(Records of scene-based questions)
· · ·

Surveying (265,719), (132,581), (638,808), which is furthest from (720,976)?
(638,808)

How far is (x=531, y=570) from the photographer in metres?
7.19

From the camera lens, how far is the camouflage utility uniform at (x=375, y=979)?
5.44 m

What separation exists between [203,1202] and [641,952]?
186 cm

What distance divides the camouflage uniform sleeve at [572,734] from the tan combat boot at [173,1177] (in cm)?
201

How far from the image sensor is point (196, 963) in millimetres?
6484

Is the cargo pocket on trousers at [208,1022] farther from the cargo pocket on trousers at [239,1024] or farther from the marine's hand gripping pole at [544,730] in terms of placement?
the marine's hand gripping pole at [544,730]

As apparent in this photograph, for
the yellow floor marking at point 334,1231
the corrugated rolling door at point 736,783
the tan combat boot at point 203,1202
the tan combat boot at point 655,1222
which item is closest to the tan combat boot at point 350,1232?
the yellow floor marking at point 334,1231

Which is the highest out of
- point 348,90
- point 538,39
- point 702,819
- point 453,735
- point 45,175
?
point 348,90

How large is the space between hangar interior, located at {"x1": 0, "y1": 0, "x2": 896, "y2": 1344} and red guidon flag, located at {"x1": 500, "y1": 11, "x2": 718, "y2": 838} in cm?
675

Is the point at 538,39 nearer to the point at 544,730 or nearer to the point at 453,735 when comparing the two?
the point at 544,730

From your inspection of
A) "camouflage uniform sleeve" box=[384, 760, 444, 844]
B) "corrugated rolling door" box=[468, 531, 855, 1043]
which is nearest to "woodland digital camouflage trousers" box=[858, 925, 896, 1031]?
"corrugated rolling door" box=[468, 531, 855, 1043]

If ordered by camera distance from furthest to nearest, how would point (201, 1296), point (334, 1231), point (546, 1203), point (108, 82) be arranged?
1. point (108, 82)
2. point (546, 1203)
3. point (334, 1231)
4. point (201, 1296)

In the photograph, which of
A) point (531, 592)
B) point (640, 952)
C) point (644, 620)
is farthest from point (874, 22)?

· · ·

## [PROBLEM DETAILS]
Copy the material above verbatim.

## [EXERCISE OUTPUT]
Surveying (265,719), (132,581), (638,808), which is furthest from (720,976)?
(638,808)

How far is (x=531, y=570) from the photographer in metres?
7.19

From the camera lens, how far is the camouflage utility uniform at (x=375, y=979)?
5.44 m

What separation exists between [203,1202] and [641,952]?
186 cm

What distance divides the camouflage uniform sleeve at [572,734] from the tan combat boot at [173,1177] (in cm)?
201

How far from the image sensor is point (196, 963) in millimetres?
6484

Is the cargo pocket on trousers at [208,1022] farther from the cargo pocket on trousers at [239,1024] or farther from the marine's hand gripping pole at [544,730] in terms of placement?
the marine's hand gripping pole at [544,730]

As apparent in this photograph, for
the yellow floor marking at point 334,1231
the corrugated rolling door at point 736,783
the tan combat boot at point 203,1202
the tan combat boot at point 655,1222
which item is closest to the tan combat boot at point 350,1232?
the yellow floor marking at point 334,1231

Which is the highest out of
- point 348,90
- point 538,39
- point 702,819
- point 453,735
- point 45,175
?
point 348,90

How large is the space between hangar interior, located at {"x1": 0, "y1": 0, "x2": 896, "y2": 1344} and red guidon flag, located at {"x1": 500, "y1": 11, "x2": 718, "y2": 838} in cm?
675

Is the point at 538,39 nearer to the point at 544,730 or nearer to the point at 453,735 when comparing the two?
the point at 544,730

From your inspection of
A) "camouflage uniform sleeve" box=[384, 760, 444, 844]
B) "corrugated rolling door" box=[468, 531, 855, 1043]
which is nearest to "woodland digital camouflage trousers" box=[858, 925, 896, 1031]?
"corrugated rolling door" box=[468, 531, 855, 1043]

If ordered by camera distance from furthest to nearest, how would point (201, 1296), point (334, 1231), point (546, 1203), point (108, 82) be arranged?
1. point (108, 82)
2. point (546, 1203)
3. point (334, 1231)
4. point (201, 1296)

In the photograph, which of
A) point (531, 592)
B) point (640, 952)
C) point (644, 620)
is farthest from point (874, 22)?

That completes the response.